§ Reading passage
I can’t reproduce this. I’m running the exact same commands locally, and it doesn’t appear to run the code in collections.py. Is this windows specific behaviour or something?
In general I don’t find the idea that generating docs involves running arbitrary code surprising, build systems often involve running arbitrary code, and generating docs often involves running build systems. It being python, I wouldn’t even be that surprised if the whole thing was implemented via reflection. I was wondering if I could get the same behaviour with something like python3 -m http.server though, because that would be approaching surprising behaviour.
In general I don’t find the idea that generating docs involves running arbitrary code surprising,
I misunderstood this originally. The problem is not that it runs arbitrary code to generate the docs (if you’re importing a package, you’re letting the author of the that package [and, by extension, the docs for that package] run arbitrary code anyway, because Python does not have a capability model). The problem is that the docs tool reads files matching a specific name in the current directory and executes them. If someone manages a drive-by download exploit on your browser (I think Safari is still the only mainstream browser that requires you to confirm per site that you want to allow it to download files) then they can drop a file like this in your downloads directory, and if you run the docs command in your downloads directory then you’re owned. Fortunately, it only checks the current directory and not arbitrary parents (as the git vulnerability a month or two ago did), so dropping a file like this in ~/Downloads doesn’t exploit you if you look at docs in ~/Downloads/SomePythonPackage-1.2.3.4/)
Yeah, what this really boils down to is “if there’s a foo.py in the working directory directory and you run python foo.py or anything else that imports foo, you will get the working directory’s foo.py”.
Which is one of those deep tensions between making a thing discoverable/learnable (working directory being on the import path is huge for that) versus trying to lock it down as much as possible. And is getting into an area where it’s hard to really have the language stop you – Python could maybe refuse to run if it detects it’s being invoked in a directory matching common download/home dir names, or change import behavior silently, but now you get confusing inconsistency in how it works, and no amount of “are you sure you want to trust this directory?” popups will actually help the people who are most likely to need the help, since they’ll probably just click through those.
As some folks have noted, Python has a command-line flag that lets you explicitly decide to minimize the import path, which maybe is the way forward for some tutorials and other beginner/first-time materials. Or maybe it’s a thing that needs to be solved at the operating system level.
Unrelated: this is also why I and several other people strongly advocate for a code repository layout with a src/ directory top-level, and any modules/packages inside that directory. If the modules are top-level, it’s very easy to trick yourself into thinking your packaging process works because you’re likely running it from the root directory, which implicitly puts all that stuff on the import path. Using a src/ (or similar name) directory means you actually have to get the packaging right in order to successfully install/test.
The problem is that the docs tool reads files matching a specific name in the current directory and executes them.
I thought the issue was that running python3 -m foo would run foo.py (or similar, don’t know specifics off the top of my head) – that is, this is nothing to do with the docs tool itself. Am I mistaken?
Running python -m foo will run whatever foo module is found first, starting with the current working directory. The same is true of running python -m pydoc foo.

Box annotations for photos
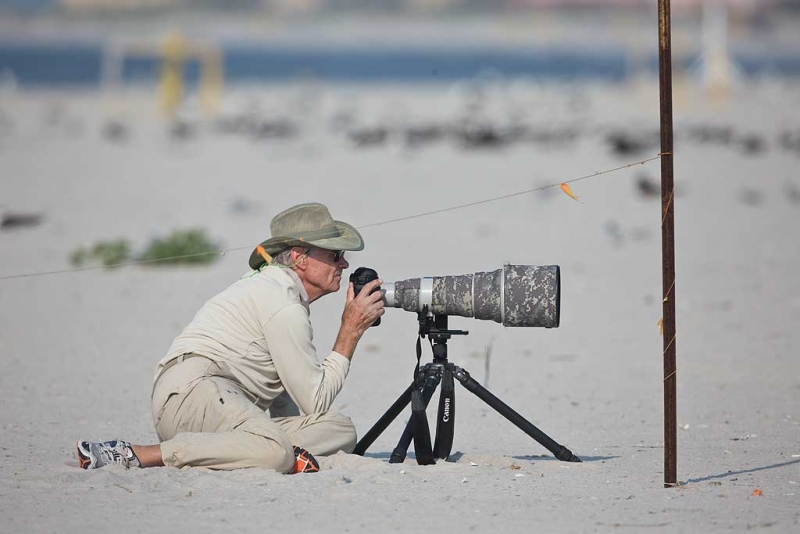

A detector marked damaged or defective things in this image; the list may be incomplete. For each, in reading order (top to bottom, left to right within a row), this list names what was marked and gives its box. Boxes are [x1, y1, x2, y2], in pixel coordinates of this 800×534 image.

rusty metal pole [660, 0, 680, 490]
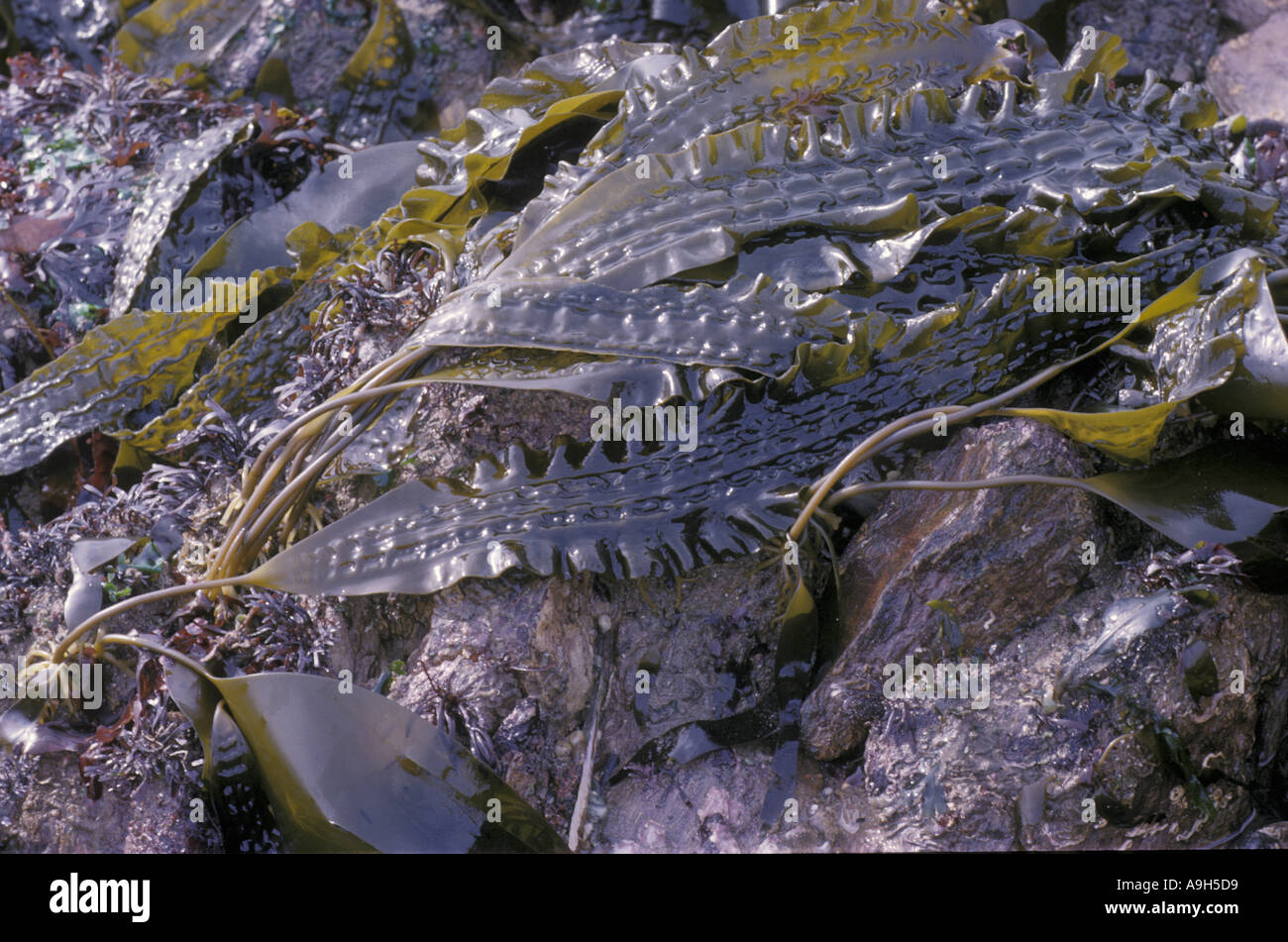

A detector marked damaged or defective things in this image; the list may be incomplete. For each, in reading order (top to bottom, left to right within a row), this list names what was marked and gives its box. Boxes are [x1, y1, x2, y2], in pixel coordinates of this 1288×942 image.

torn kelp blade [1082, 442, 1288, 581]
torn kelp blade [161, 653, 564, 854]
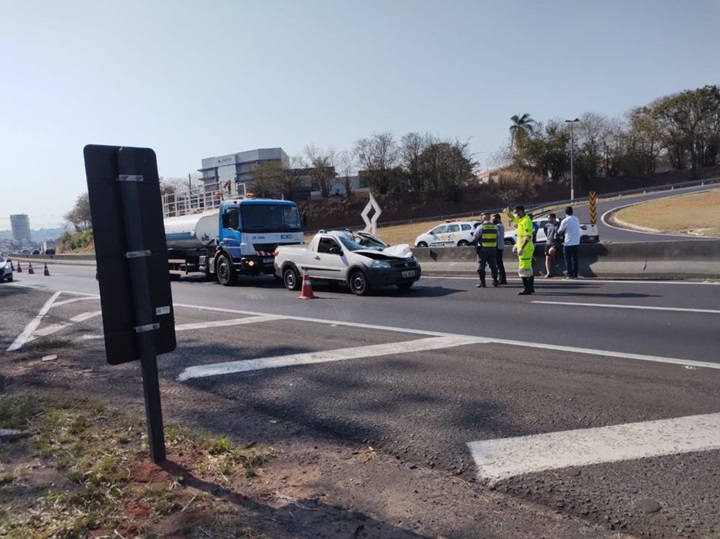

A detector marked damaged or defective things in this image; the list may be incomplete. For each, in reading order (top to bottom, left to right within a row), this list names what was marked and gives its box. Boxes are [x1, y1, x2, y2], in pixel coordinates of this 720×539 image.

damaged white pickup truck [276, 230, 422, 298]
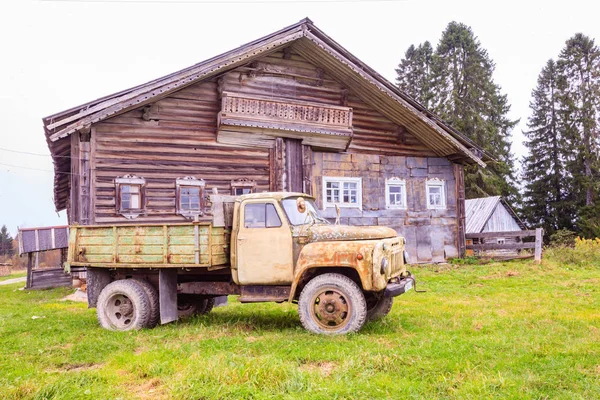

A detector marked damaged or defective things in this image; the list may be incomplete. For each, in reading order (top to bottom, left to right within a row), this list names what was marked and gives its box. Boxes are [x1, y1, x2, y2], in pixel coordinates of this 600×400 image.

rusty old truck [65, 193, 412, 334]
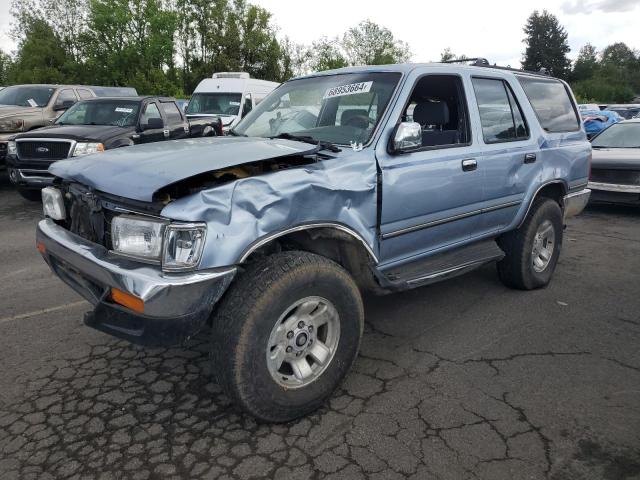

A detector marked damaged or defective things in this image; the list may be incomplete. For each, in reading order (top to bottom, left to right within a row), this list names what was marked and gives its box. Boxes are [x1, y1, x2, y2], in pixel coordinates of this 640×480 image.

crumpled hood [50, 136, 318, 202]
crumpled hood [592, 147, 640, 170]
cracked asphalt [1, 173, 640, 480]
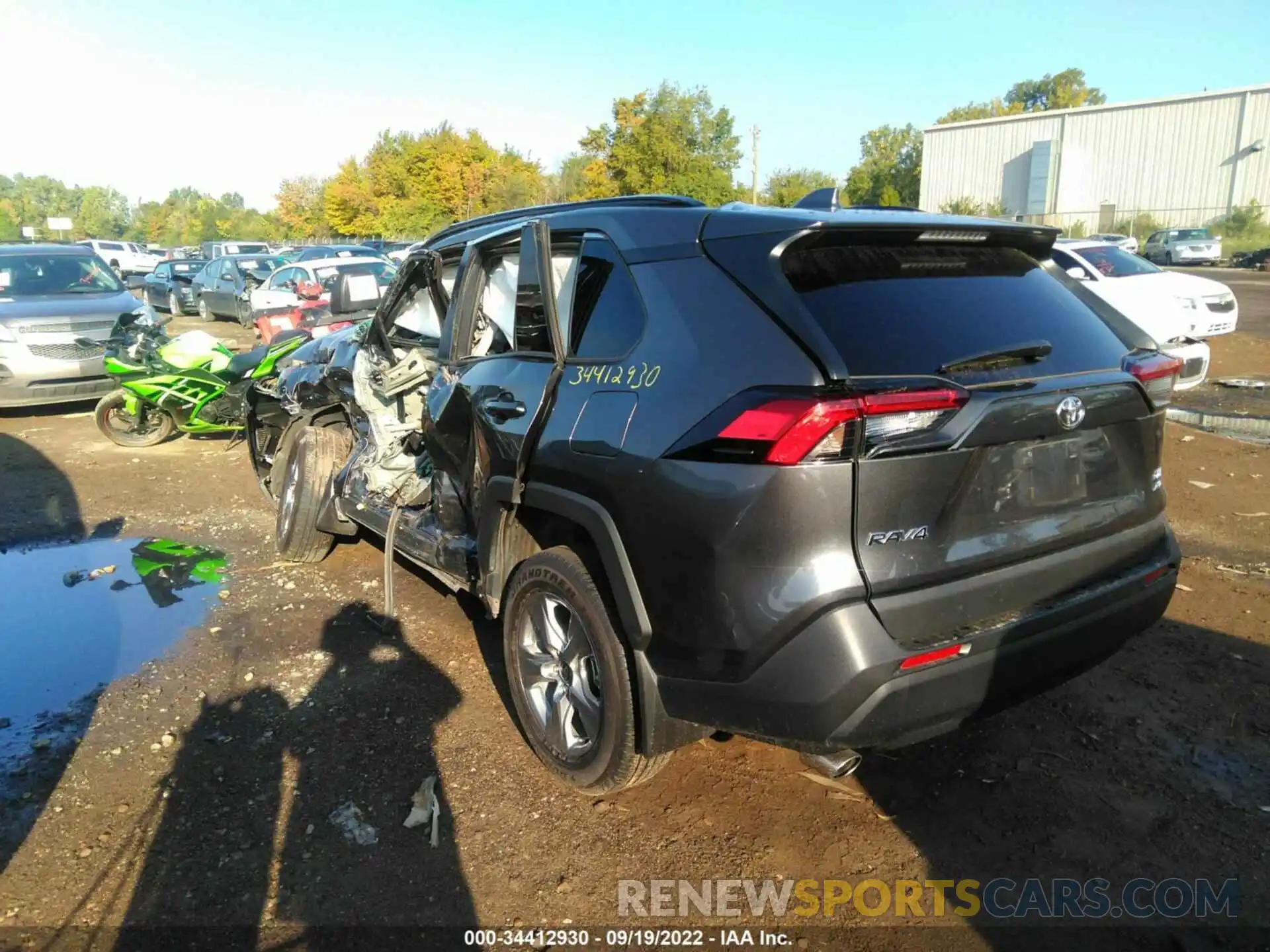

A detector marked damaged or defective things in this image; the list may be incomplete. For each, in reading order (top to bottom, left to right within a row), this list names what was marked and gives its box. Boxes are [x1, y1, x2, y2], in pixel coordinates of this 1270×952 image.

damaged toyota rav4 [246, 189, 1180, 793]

§ Given task 1
Decide whether each statement agrees with the thread about Python's docs tool, answering yes or no and quoting the words that settle it: (a) The docs tool looks for the file in arbitrary parent directories as well as the current one. (b) One commenter strongly favors a repository layout with a top-level src/ directory. (c) Safari is described as the only mainstream browser that downloads files without asking first.
§ Given task 2
Write the next part of the thread about Python's docs tool, following on from its final sentence.

§ Exercise result 1
(a) No: "it only checks the current directory and not arbitrary parents"
(b) Yes: "strongly advocate for a code repository layout with a src/ directory top-level"
(c) No: "I think Safari is still the only mainstream browser that requires you to confirm per site that you want to allow it to download files"

§ Exercise result 2
The specific “exploit” shown here is more like
Module foo imports standard library module collections
I manage to get a malicious file named collections.py into your current directory and convince you to run python -m pydoc foo
The import collections inside foo gets resolved to the current directory’s collections.py, so that’s the file that gets imported. If it has any import-time side effects, they execute.
It’s a bit convoluted to actually pull off, because generally you need to convince someone to run python from their downloads directory or something like that.
I tried it on void linux and mac os. With python3.11 on both systems. EDIT: Oops, python3.10.8 on mac, I checked the version number in a terminal with ssh open (but did fail to reproduce on the actual mac).
Your docker repro works for me, and installs python3.9. Maybe the behaviour has changed in more recent versions of python?
Continuing weirdness: I cannot reproduce with Debian’s python 3.9.2, but if I install 3.10.6 (using pyenv) I can finally reproduce what no_gravity is seeing. But I cannot reproduce it using Debian’s system python (which he seems able to do on Ubuntu).
I’m going to stop messing around with this now, but there seem to be other factors at work here.
# I installed python 3.10.6 using pyenv and made that the local python
telemachus(digitalocean) wtf$ python3 --version
Python 3.10.6
telemachus(digitalocean) wtf$ python3 -m http.server
P0wned
Could not import runpy module
# Now I've go back to the system python3
telemachus(digitalocean) wtf$ rm .python-version
telemachus(digitalocean) wtf$ python3 --version
Python 3.9.2
telemachus(digitalocean) wtf$ python3 -m http.server
Serving HTTP on 0.0.0.0 port 8000 (http://0.0.0.0:8000/) ...
^C
Keyboard interrupt received, exiting.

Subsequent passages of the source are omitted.